Thursday, November 20, 2014

Some reading

Some news for you:

Calculated Risk - the GS model for market cycles. Quote:

The likelihood of the economy showing late-cycle behavior or being in recession by the middle of 2015 is very low, according to the model. However, we expect a transition from early- to mid-cycle over the next half year. ... since early 2010 the model has characterized the economy as "early-cycle." This reflects the high degree of slack, a solid growth rate of activity, subdued inflationary pressure, and financial market outcomes consistent with an easy stance of monetary policy. ... Over the past year, the signal strength has declined considerably, showing that the choice between early- and mid-cycle has become more difficult. While mid-cycle behavior is qualitatively similar in many ways to early-cycle behavior, key differences include (1) smaller output and employment gaps, (2) slightly firmer inflation outcomes, (3) a trough in credit spreads and stock market volatility, and (4) a higher fed funds rate and related flattening in the yield curve led by the front end.

Either you can believe Goldman Sachs, who probably have 1 or 2 people who've taken university-level economics courses, or you can believe the incompetent blather of some idiot blogger who repeatedly warns of an upside blow-off in US equities and insists that only gold is money. Up to you.

Bloomberg - S&P 500 companies spend 95% of earnings on buybacks. And that is why there is no economic growth - corporations aren't investing in it. Quote:

CEOs have increased the proportion of cash flow allocated to stock buybacks to more than 30 percent, almost double where it was in 2002, data from Barclays show. During the same period, the portion used for capital spending has fallen to about 40 percent from more than 50 percent.

The reluctance to raise capital investment has left companies with the oldest plants and equipment in almost 60 years. The average age of fixed assets reached 22 years in 2013, the highest level since 1956, according to annual data compiled by the Commerce Department.

I'm going to be uber-bearish here and point out that you can't get a lasting US secular bull market until the idiot US government forces these corporate fuckers to spend money on growth. Til then, yes share buybacks are a kind of special dividend to investors; but they don't grow the US economy.
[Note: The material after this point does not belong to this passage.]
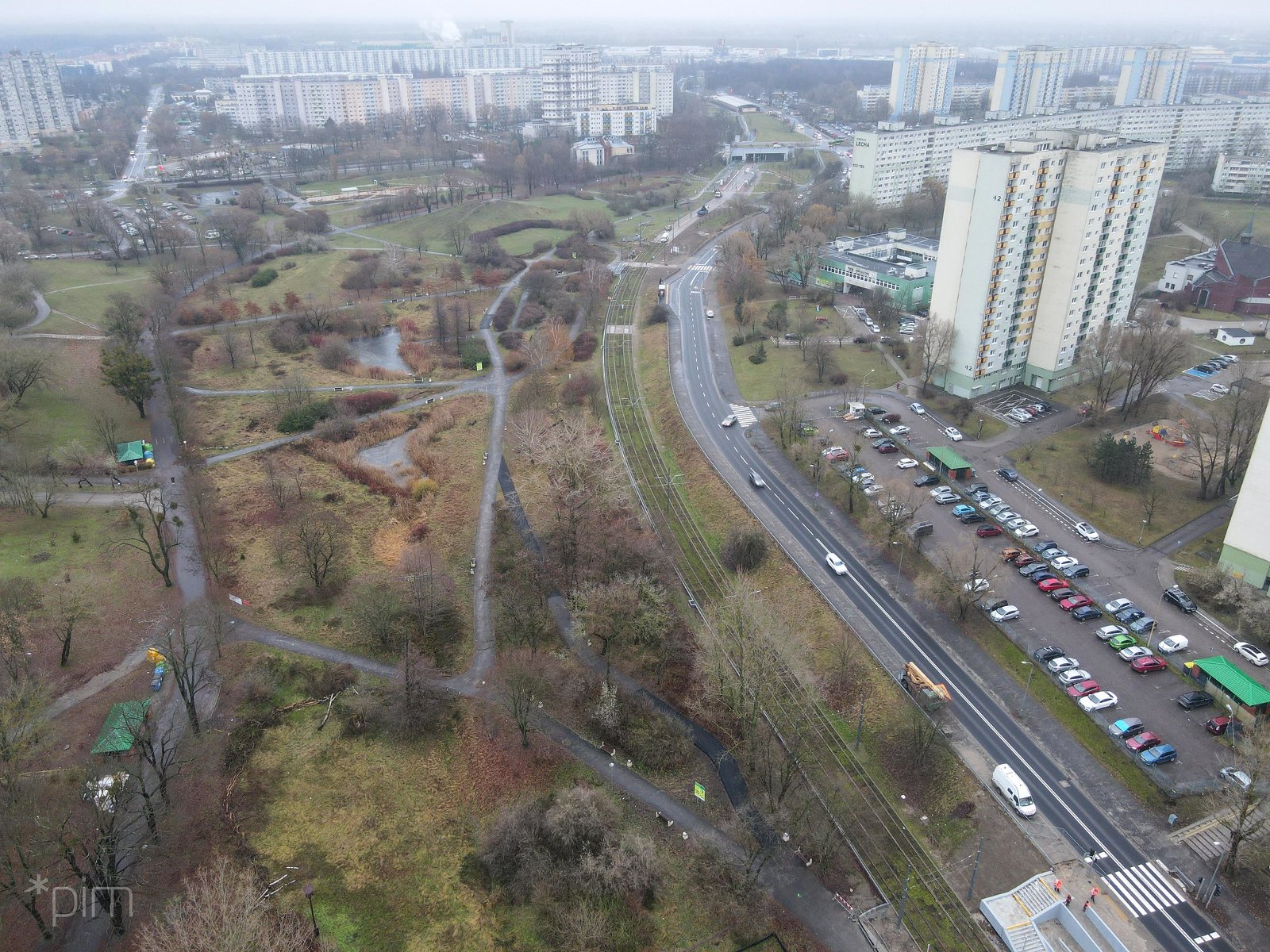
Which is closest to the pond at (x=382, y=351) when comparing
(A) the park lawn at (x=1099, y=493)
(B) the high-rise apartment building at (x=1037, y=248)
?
(B) the high-rise apartment building at (x=1037, y=248)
FT beyond brics - EM corporate hard-currency debt sucks. And that is yet another element of a secular bear market in EMs. And that is why you don't listen to Manhattan cracker clowns who tell you to increase EM exposure.

Permashave Dave - doing some Christmas shopping. He seems to think the bottom is in for the miners, and so he bought Timmins, Silvercrest, and some stuff that I've never even heard of. Which makes me feel better that I haven't bought them. Dude, just because it's down doesn't mean you buy it! You're supposed to buy the stuff that's already started going back up!